Climate change impacts will be felt across all borders and in all societies – an all-hands-on-deck approach to understanding and responding to climate change impacts is a fundamental requirement. However, I was deeply concerned when our government leadership proposed Proactive Ignorance as a matter of policy when it comes to climate change. The proposed deep cuts to climate change programs in many science agencies with a declaration that “we will not spend any money on that” ensures that we will not have the scientific and technical resources that we will need to adapt.
Tension has existed in the past between science and ideology – indeed, despite the measurements of astronomers and countless observations from seamen circumnavigating the earth, the Flat Earth Society continued to espouse a belief in a flat earth until observations from space became irrefutable. The denial of the basic geometry of the earth lasted centuries for some. However, that belief, if held today, would be inconsequential and perhaps even quaint if espoused by a dotty old uncle. No amount of “belief” would change the known geometry of the earth. Yet climate change is different because it is so consequential.

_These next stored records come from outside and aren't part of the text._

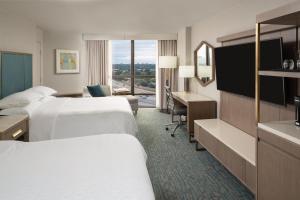 a hotel room with two beds and a television at Sheraton Dallas Hotel by the Galleria in Dallas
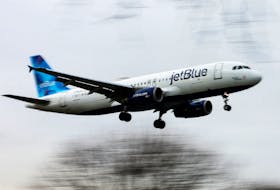 A JetBlue Airways jet comes in for a landing after flights earlier were grounded during an FAA system outage at Laguardia Airport in New York City, New York, U.S., January 11, 2023.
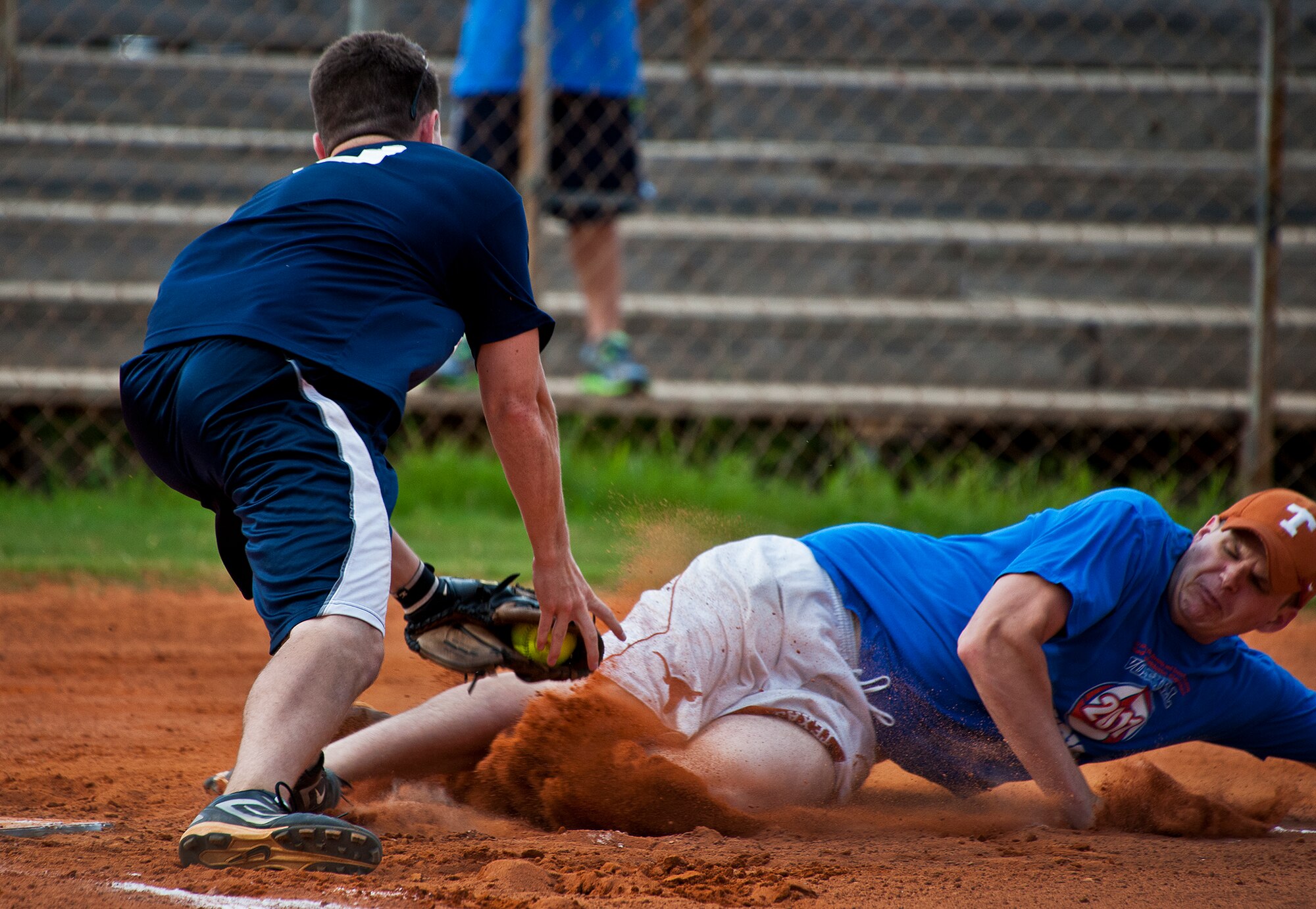 Tate Maples, of the 96th Medical Group, makes the tags out Rob Lefevers, of the Armament Directorate, at home plate to save a run during the intramural softball championship game Aug. 2 at Eglin Air Force Base, Fla.  MDG won the championship beating the Armament Directorate in final inning 7-6.  (U.S. Air Force photo/Samuel King Jr.)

Individual beliefs matter because individual actions matter and there is a proven (yet often denied) link between what we do as humans and what we experience as climate.
No place on earth is expected to be un-affected by climate change – the impacts of these changes will not be limited to some remote pacific atoll. We can expect changes in many areas – population migration, desertification, rainfall frequency, intensity and duration, disease and pest propagation, agriculture, infrastructure design, coastal housing risk, insurance coverage and premiums, naval facilities, fishing, ocean currents, reef vitality, water and wastewater treatment and security among many others. None of these impacts can be ignored and all will require a response. Our choice will be to mitigate as much as we can and adapt wisely or respond in crisis mode. No matter what, the bill will come due.
Climate change is consequential – lives will change and we will be required to adapt our society to an un-told number of changing conditions. There is no place in our governing policies for Proactive Ignorance.